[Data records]
________

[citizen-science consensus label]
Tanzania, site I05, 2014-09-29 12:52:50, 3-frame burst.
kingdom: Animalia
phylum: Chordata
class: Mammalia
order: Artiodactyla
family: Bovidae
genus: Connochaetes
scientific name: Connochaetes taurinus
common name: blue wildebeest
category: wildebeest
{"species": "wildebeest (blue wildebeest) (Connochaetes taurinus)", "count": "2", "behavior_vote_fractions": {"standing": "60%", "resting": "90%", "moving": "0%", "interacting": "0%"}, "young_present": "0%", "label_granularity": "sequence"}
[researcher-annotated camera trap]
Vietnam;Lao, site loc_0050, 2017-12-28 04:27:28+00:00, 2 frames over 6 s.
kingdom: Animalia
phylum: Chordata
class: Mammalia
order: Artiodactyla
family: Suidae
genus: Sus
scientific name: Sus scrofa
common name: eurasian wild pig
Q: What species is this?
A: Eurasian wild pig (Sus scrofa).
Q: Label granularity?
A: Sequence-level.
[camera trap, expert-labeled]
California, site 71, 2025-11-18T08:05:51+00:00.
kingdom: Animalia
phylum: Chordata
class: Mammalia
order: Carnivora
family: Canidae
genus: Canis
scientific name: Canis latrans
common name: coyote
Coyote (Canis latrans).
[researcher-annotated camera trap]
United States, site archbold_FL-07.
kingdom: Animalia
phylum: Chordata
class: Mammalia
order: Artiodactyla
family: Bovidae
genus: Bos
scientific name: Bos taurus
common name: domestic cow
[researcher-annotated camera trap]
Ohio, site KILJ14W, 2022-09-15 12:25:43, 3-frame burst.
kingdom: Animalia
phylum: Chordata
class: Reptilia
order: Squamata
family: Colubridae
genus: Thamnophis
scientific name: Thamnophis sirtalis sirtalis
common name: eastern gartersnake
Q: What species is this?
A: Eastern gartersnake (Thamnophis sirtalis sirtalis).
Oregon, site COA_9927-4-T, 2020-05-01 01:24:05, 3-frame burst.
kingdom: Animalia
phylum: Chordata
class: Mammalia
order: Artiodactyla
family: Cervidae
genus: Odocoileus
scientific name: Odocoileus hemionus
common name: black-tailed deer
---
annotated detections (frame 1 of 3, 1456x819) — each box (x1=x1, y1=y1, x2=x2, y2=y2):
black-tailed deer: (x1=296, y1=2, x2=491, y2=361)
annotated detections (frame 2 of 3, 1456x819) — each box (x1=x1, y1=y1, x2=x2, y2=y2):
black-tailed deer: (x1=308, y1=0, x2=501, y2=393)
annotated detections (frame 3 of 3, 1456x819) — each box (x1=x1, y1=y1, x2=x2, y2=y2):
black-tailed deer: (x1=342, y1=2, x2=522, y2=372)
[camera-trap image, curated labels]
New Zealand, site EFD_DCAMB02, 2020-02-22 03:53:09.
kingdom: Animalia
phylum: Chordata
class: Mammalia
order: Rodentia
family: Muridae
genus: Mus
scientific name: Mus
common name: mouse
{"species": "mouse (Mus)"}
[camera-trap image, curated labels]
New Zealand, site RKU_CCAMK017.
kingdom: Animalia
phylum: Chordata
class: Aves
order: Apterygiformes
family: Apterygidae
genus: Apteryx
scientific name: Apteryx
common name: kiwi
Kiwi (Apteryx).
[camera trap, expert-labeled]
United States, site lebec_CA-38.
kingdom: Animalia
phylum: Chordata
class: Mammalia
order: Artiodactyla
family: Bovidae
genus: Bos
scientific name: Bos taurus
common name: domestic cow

________

Reading through the records above, report each line in which the string "States" is found.

__Exercise solution__.
United States, site archbold_FL-07.
United States, site lebec_CA-38.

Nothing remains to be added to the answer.